Maybe Fernando Valenzuela doesn't understand English.
Seems as how the rookie lefthander and Dodger teammates Pedro Guerrero and Pepe Frias reportedly played in a two-game exhibition series in Mexicali and Tijuana, Mexico, during the weekend. Said Valenzuela's agent, Antonio De Marco: "He pitched three innings and did well? in a charity game in Tijuana. "It was my understanding that he did not get paid." Said Jerry Reuss, Dodger player rep: "I heard they were offered $3,000. One of our players called Marvin Miller to see if it was all right for them to go. Marvin told him not to . . . that playing would be a violation of the Uniform Players Contract, regardless of whether they are on strike." Said Al Campanis, Dodger general manager, initially: "I'm not going to comment because I just can't believe it happened". . .
But do Mel Allen and Art Shamsky understand Japanese? They're about to fill the void for New York pay cable viewers by doing satellited Tokyo Yomiuri Giants-Hiroshima Toyo Carp games Saturday and Monday. In English, or at least, said Allen, "the same language I generally use," and don't forget, Roy White plays for the Giants. . . Joining the Chicago White Sox, TV crew, when and if: Lou Brock. Relegating Jim Piersall to radio coverage. . .

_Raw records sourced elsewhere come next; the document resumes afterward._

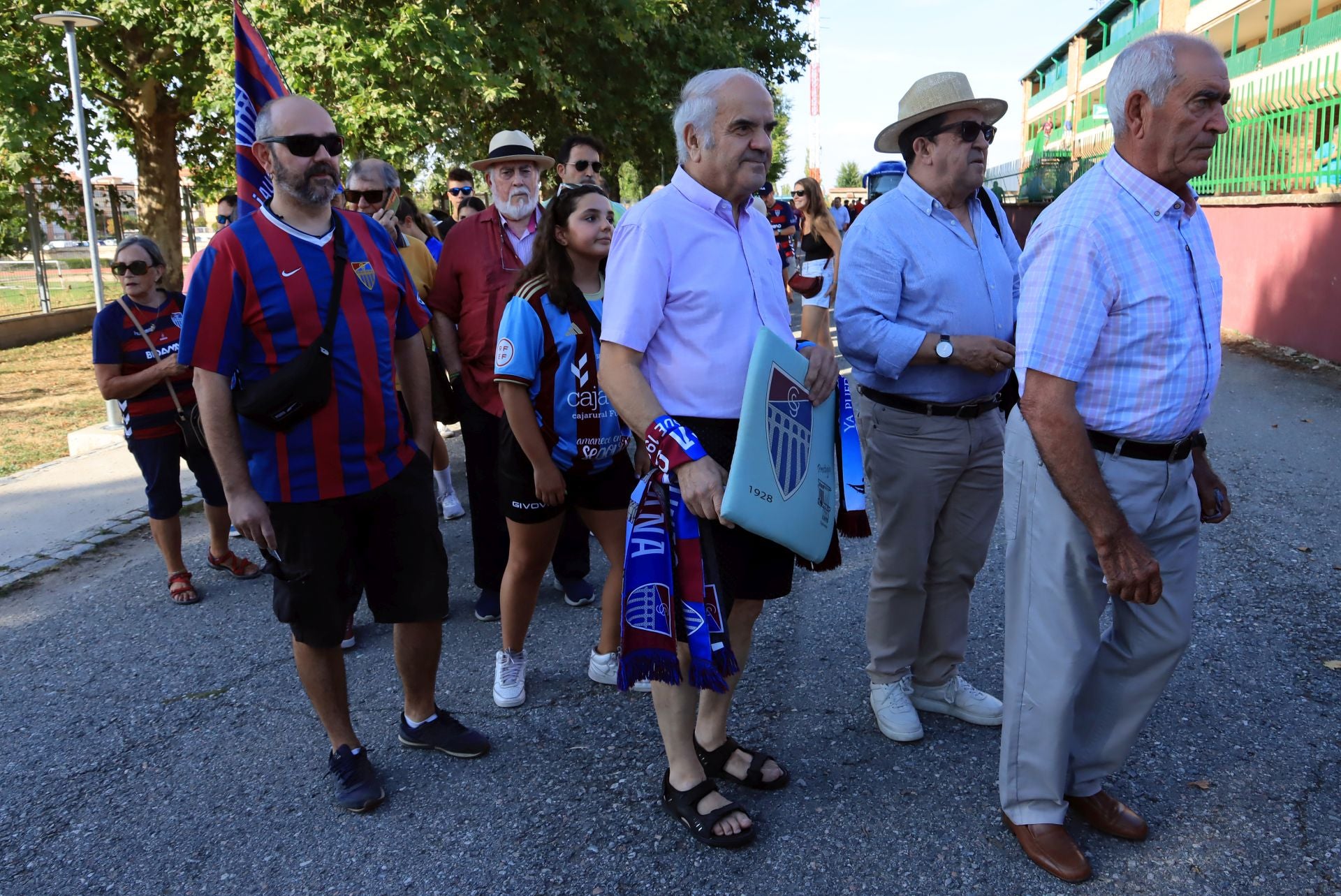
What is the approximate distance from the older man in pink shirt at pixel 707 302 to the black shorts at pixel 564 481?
973 millimetres

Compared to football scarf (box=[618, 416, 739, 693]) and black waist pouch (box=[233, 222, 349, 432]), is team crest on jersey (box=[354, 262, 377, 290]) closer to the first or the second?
black waist pouch (box=[233, 222, 349, 432])

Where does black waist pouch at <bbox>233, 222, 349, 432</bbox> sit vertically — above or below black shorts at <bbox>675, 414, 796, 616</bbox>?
above

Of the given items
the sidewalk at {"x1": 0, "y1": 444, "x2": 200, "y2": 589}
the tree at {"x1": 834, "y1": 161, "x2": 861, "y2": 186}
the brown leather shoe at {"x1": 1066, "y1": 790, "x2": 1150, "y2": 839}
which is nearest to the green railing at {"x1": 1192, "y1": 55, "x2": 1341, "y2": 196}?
the brown leather shoe at {"x1": 1066, "y1": 790, "x2": 1150, "y2": 839}

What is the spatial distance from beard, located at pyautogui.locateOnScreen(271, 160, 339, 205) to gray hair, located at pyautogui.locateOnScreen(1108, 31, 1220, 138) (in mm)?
2059

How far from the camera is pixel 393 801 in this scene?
312 centimetres

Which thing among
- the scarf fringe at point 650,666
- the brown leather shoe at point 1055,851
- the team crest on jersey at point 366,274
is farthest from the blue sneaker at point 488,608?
the brown leather shoe at point 1055,851

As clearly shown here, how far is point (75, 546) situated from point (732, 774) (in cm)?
461

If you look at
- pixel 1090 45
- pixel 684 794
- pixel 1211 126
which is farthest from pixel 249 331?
pixel 1090 45

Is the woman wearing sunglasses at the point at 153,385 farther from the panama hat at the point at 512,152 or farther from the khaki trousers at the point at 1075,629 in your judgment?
the khaki trousers at the point at 1075,629

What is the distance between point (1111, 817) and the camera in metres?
2.73

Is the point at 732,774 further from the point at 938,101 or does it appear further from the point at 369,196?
the point at 369,196

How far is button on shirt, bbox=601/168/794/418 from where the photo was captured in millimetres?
2506

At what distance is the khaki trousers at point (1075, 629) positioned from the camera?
2469mm

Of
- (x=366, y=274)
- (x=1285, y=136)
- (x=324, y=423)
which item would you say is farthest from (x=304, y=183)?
(x=1285, y=136)
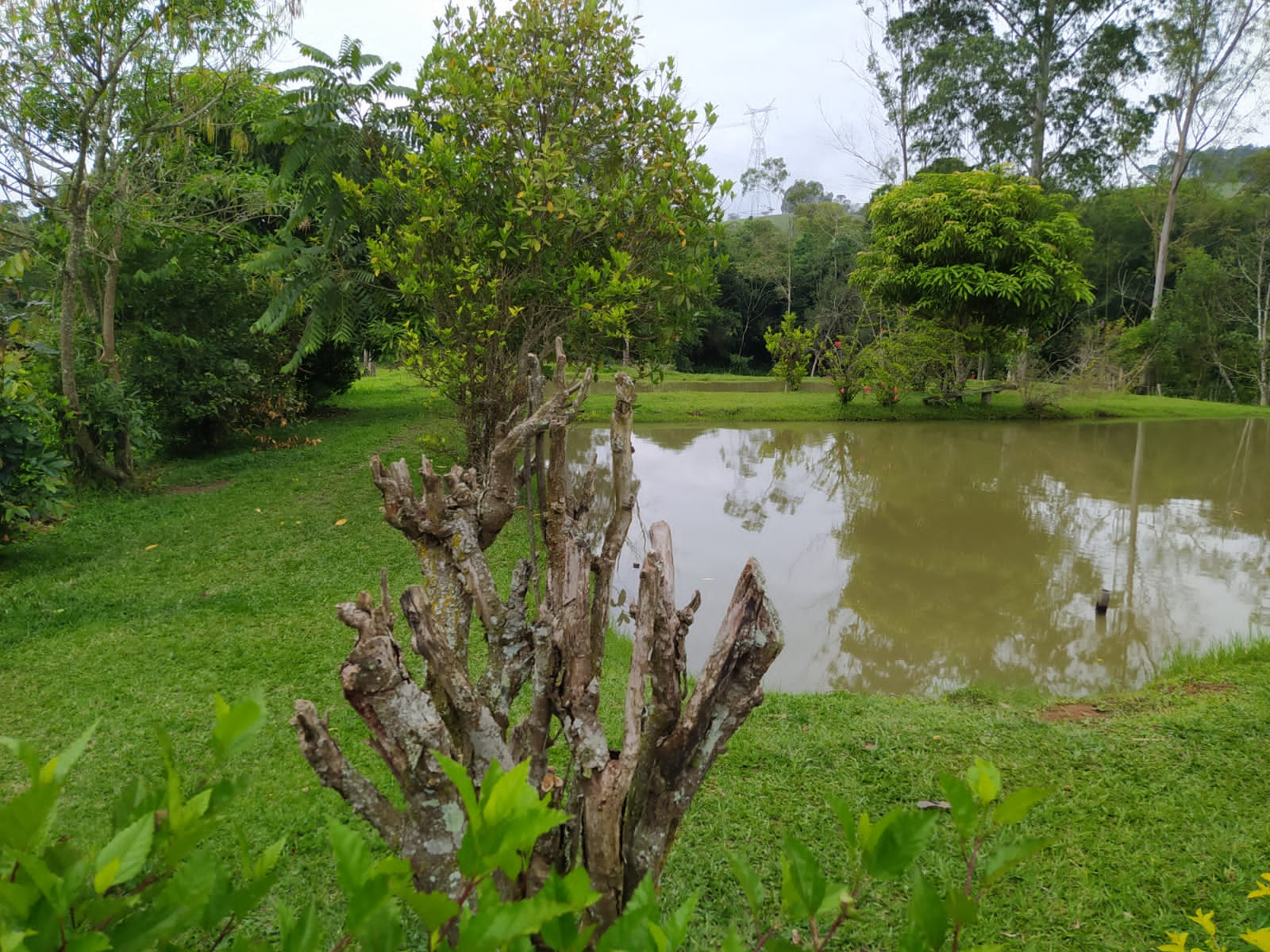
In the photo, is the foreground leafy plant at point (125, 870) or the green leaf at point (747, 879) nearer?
the foreground leafy plant at point (125, 870)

Coming up on WDCA-TV-20 Saturday, 1 p.m.: Black College Tennis Classic, taped May 31, Kevin Belcher of Jackson State versus Remi Osha of Southern; half the advertising revenue and other support tagged for D.C. chapter, National Junior Tennis League. . .
Court to court: Dave Wilson, seeking extension of the injunction that kept the Big Ten from keeping him from quarterbacking Illinois -- but didn't save the Illini from conference sanctions -- is denied by the federal judge in Peoria. Little hope left of further college play, recordbreaking passer Wilson assembles a news conference in Chicago today; probably to inform the NFL he's available for supplemental draft, possibly to announce for Canadian ball. . . In Tucson, the prosecution has rested its case against Tony Mason, the former U. of Arizona football coach, after four days and eight witnesses.Now Mason's counsel attempts to beat those 15 felony counts involving alleged phony travel vouchers. . . In Atlanta federal court, seven Indy-car drivers have sued to overturn the 60-day suspensions imposed on them by Championship Auto Racing Teams for violating its ban and competing in rival USAC's Pocono 500 (rain-reduced to 305). Tom Sneva et al. want to race in Sunday's twin 125-milers at Atlanta International; the judge cleared them to practice, pending a hearing today. . . Ex-Packer Chester Marcol faces the next 80 nights in jail and undergo alcoholism treatment during two years probation by order of a Green Bay area court. He'd brandished a gun at his estranged wife in March. . .
The New York State Assembly has wrapped up a package of regulations to increase the safety of boxing -- ambulances and medical apparatus at all contests, new standards for prefight and postfight physicals, etc. -- headed for final approval within weeks. . . Now if the New England Patriots can persuade the Foxboro, Mass., Board of Selectmen to reconsider its refusal to license a Monday football game against Dallas at appointed ABC-TV time of 9 p.m., they can save the Sept. 21 game from a fate worse than Howard Cosell: a non-network starting time or perhaps removal to Giants Stadium. Foxboro citizens got sick and tired of rampant rowdyism during and after previous Monday nighters. . .
It's tough in the minors, too. American Football Association Commissioner Billy Kilmer hustled into Charlotte after the Carolina Charger players decided to quit after a week of protesting low pay and minimal fan support, but failing to win any guaranteed salary from owner Earl Todd. Mission accomplished, apparently: Kilmer emerged from a meeting with the team to say the players would resume practice and would play Shreveport as scheduled Saturday. Said Todd: "This meeting was by request of the commissioner. I didn't ask the team to come back and I don't intend to."